30 Mart 2009 Pazartesi

a celebration for the death of man

7 safyalık veronika üzeri çeviri yaptıktan sonra yazıya ihtiyaç duymak çok saçma aslında. asıl saçma olan insanın hayatına üç dilek sokma girişimi olmalı. yok öyle bir şey. kimsenin üç dileği falan yok. o içteki ses susmadıkça - ki kendisi ömür boyu susmayacak- bir yakarış olacaktır. bu da muhtemelen yüzlerce dilek eder. yüzlerce dua ve yüzlerce yakarış eder. aslında gerçekten saçmalıktır insanın hayatına 'üç' 'dilek' 'hakkı' kavramlarını aynı aynı anda sokmaya çalışmak. o yüzden şuan bu kavramların hepsini çıkarıyorum ve bir çırpıda siliyorum...

bunun dışında , damla sakızlı türk kahvesi oldukça güzel bir şey. ama köpüğünü iyi ayarlamak lazım. ferit edgü ise mükemmel bir adam. susam çemkirgen bir kedi. mitsi ise çekingen olmuş sanki. günlük olsa gerek.
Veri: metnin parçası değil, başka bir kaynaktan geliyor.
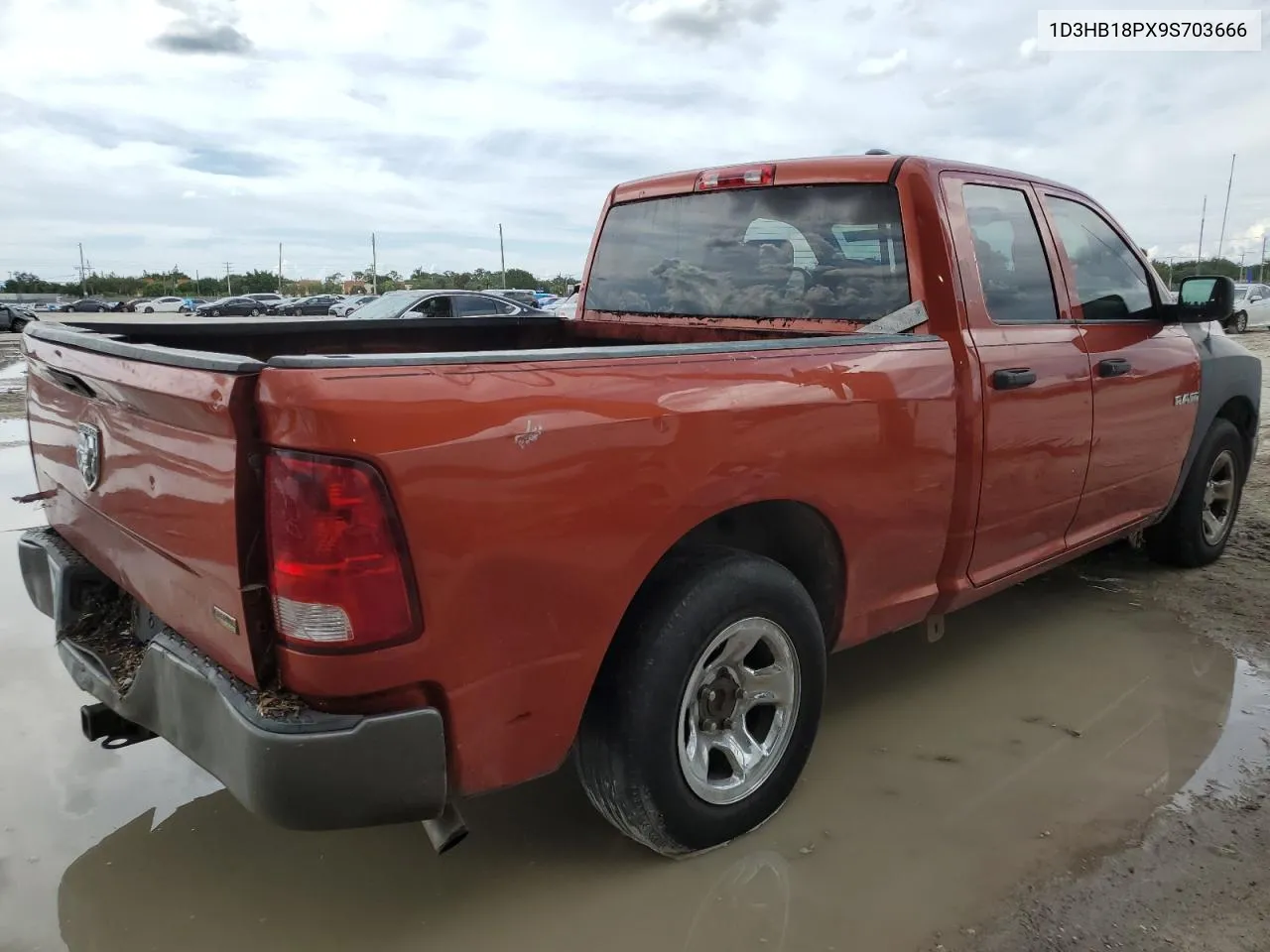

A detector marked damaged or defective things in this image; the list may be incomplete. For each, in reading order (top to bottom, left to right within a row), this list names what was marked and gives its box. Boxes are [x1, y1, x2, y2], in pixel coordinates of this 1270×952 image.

dented tailgate [23, 332, 270, 690]
damaged pickup truck [17, 155, 1259, 858]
bir kötü fikrim daha var... robotlar tarafından yönetilmeyi düşünmek iğrenç bir duygu. evet , belki gerçek bir dünya değil bu ama tamamen sanal olmamalı çünkü mezarlığın karşısında bir evde oturma fikri ürpertir insanı... mezarlığın içinde oturma fikri ise gülümsetir. öyle mi??